--- Text to read ---

<<<<

CS 21

Legislation Committee No.5

Response to the Proposed Carers Strategies (Wales) Measure

Action for Children

18 March 2010

Action for Children-Gweithredu dros Blant
St David’s Court
68a Cowbridge Road East
Canton
Cardiff
CF11 9DN

Telephone: 02920 222127
E mail: Vivienne.laing@actionforchildren.org.uk

1. About Us

Action for Children- Gweithredu dros Blant is a leading national children’s charity which provides services to over 12,000 vulnerable children and young people in Wales (as at 1 April 2009). We are committed to helping the most vulnerable children and young people in the UK break through injustice, deprivation and inequality, so they can achieve their full potential. We believe all children and young people have unique potential and that they should have the support and opportunities they need to reach it. We have worked in Wales for 99 years and provide 127 services out of 55 project bases in 21 out of the 22 counties in Wales. Our principal service areas include youth, disability, supporting families and services to children and young people not living with their birth families or living in difficult circumstances.

Action for Children-Gweithredu dros Blant provides nine Young Carers Services in partnership with local authorities in Wales: Ynys Mon, Gwynedd, Conwy, Denbighshire, Wrexham, RCT, Bridgend, Vale of Glamorgan and the higher tier service in Cardiff. We provide services to 680 young carers in Wales, which is just under half of the 1520 places available in young carers services across Wales.

2. General points

Action for Children- Gweithredu dros Blant, as a leading national children’s charity, will comment on this proposed Measure from the perspective of how it is likely to affect young carers. We do welcome the proposed Carers Strategies (Wales) Measure and feel that it will make a contribution to addressing some of our concerns about the needs and welfare of young carers in Wales.

>>>>

Please retype part of the Carers Strategies response above, beginning at the words "Action for Children-Gweithredu dros Blant provides" and stopping after "carers in Wales.".

--- Data provided ---
<<<<

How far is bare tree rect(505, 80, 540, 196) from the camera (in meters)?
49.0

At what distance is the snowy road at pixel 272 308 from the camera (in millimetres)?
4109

>>>>

--- Solution for this problem ---
Action for Children-Gweithredu dros Blant provides nine Young Carers Services in partnership with local authorities in Wales: Ynys Mon, Gwynedd, Conwy, Denbighshire, Wrexham, RCT, Bridgend, Vale of Glamorgan and the higher tier service in Cardiff. We provide services to 680 young carers in Wales, which is just under half of the 1520 places available in young carers services across Wales.

2. General points

Action for Children- Gweithredu dros Blant, as a leading national children’s charity, will comment on this proposed Measure from the perspective of how it is likely to affect young carers. We do welcome the proposed Carers Strategies (Wales) Measure and feel that it will make a contribution to addressing some of our concerns about the needs and welfare of young carers in Wales.